_WORK REQUIRED_: Lines below that include "Shirt" are the answer; copy each one.

### SOURCE DATA

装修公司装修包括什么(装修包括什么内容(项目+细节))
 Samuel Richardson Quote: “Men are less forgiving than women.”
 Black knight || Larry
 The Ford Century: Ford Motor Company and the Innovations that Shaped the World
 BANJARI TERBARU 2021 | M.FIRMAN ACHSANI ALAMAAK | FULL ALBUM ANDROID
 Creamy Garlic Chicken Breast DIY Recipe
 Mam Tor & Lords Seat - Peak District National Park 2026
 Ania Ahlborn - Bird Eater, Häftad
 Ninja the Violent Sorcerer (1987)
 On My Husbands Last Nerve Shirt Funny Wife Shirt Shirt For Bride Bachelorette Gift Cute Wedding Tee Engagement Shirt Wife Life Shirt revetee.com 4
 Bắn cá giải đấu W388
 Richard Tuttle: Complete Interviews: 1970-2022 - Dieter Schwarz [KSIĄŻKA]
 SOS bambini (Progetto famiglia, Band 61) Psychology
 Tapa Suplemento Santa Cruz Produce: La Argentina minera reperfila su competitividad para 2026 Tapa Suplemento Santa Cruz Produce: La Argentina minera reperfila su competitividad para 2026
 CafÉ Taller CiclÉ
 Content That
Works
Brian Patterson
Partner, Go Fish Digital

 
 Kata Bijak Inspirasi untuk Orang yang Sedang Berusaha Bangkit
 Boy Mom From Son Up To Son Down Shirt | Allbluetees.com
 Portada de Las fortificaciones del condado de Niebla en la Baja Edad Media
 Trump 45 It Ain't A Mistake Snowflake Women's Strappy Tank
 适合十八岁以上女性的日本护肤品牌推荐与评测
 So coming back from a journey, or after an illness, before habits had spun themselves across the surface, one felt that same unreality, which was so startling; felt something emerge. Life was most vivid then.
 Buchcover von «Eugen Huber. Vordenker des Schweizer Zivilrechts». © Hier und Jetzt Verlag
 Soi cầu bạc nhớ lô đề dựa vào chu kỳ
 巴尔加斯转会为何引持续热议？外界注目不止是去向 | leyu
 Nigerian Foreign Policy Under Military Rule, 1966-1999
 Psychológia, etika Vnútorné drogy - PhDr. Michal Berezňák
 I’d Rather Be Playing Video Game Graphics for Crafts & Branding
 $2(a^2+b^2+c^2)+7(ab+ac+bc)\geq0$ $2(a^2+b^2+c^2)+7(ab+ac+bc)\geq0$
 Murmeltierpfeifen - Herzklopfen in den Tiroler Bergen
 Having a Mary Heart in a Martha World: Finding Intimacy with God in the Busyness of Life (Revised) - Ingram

######

_RESPONSE AREA_:
 On My Husbands Last Nerve Shirt Funny Wife Shirt Shirt For Bride Bachelorette Gift Cute Wedding Tee Engagement Shirt Wife Life Shirt revetee.com 4
 Boy Mom From Son Up To Son Down Shirt | Allbluetees.com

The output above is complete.